New data covering cyber insurance claims through 2023 shows claims have increased while reaffirming what we already know: phishing and social engineering are the real problem.
If you’ve read enough of my articles, you already know my view is a bit skewed towards the need for organizations to be aware of the true dangers of email-based cyber attacks.
But, because these attacks continue using the same methods, I feel it’s important to equally continue to remind you of the repercussions of such attacks.
Today’s learning opportunity comes from the cybersecurity insurance provider Coalition’s 2024 Cyber Claims Report. In it we find a comparative data from 2021 through 2023 and see two attention-capturing stats:
- The frequency of claims has increased 13% YoY
- The average claim has increased 10% YoY
And it appears that these increases were experienced by organizations of all sizes; according to the report, when breaking out claim frequency by an organization’s revenue, organizations of all sizes experienced increases in both the first and second half of 2023 (as shown below).
The report also highlights that the average loss amount last year was just slightly over $100,000. This feels like a number you should be paying attention to; as it’s both a material amount and a number that most organizations (regardless of size) will find relatable.
But what’s behind the attacks themselves? We already know that stopping an attack is far less expensive than paying for the aftermath – even if organizations get an insurance payout.
As we dig into the claim specifics, a common theme emerges around how the attacks began. Take a look at the figure to the right showing the breakout of claims related to ransomware, fraudulent transfer of funds, business email compromise, and other types of cyber attacks.
In the case of fraudulent transfer of funds and business email compromise claims — which represent 56% of all claims, Coalition specifically discusses the need for email security, implying that the attacks behind just over half of all claims involved the use of phishing and social engineering.

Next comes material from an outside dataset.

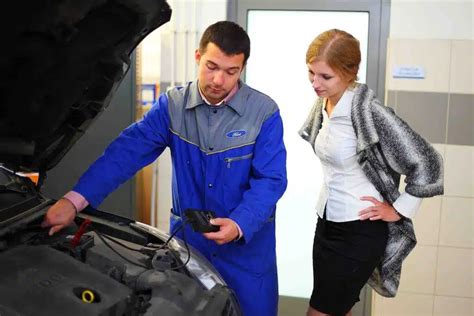 Serviso darbuotojas tikrina automobilio stabdžių sistemą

I’d also like to point out that ransomware (seen in an additional 19% of claims) was primarily carried out — according to the report — by Lockbit 3.0 and Black Cat, These two Ransomware as a Service threat groups that are both known to utilize all forms of initial access — including phishing.
The point here is that it’s reasonable to assume that some portion of the ransomware attacks also involved phishing. This should make phishing priority number one for organizations that want to stop cyber attacks that can result in needing to file a claim against their cyber insurance policy.
Coalition’s call for improved email security is sound, but we also know that 1 in 7 email-based threats make it all the way to the inbox. So, it’s necessary to put a key security control here — the user. With proper new-school security awareness training, users become part of an organization’s security controls, quickly identifying malicious links, attachments and email content for what it is, and rendering it powerless by not engaging with it and reporting it to IT or Security teams.
From the Coalition report data, it looks like threat actors are continuing to improve their game while organizations remain unprepared — a dangerous combination that results in cyber insurance claims. The only way to stop this is to pay attention to the data, look at the root cause of these claims (read: phishing attacks) and address it with effective security controls that should include your users.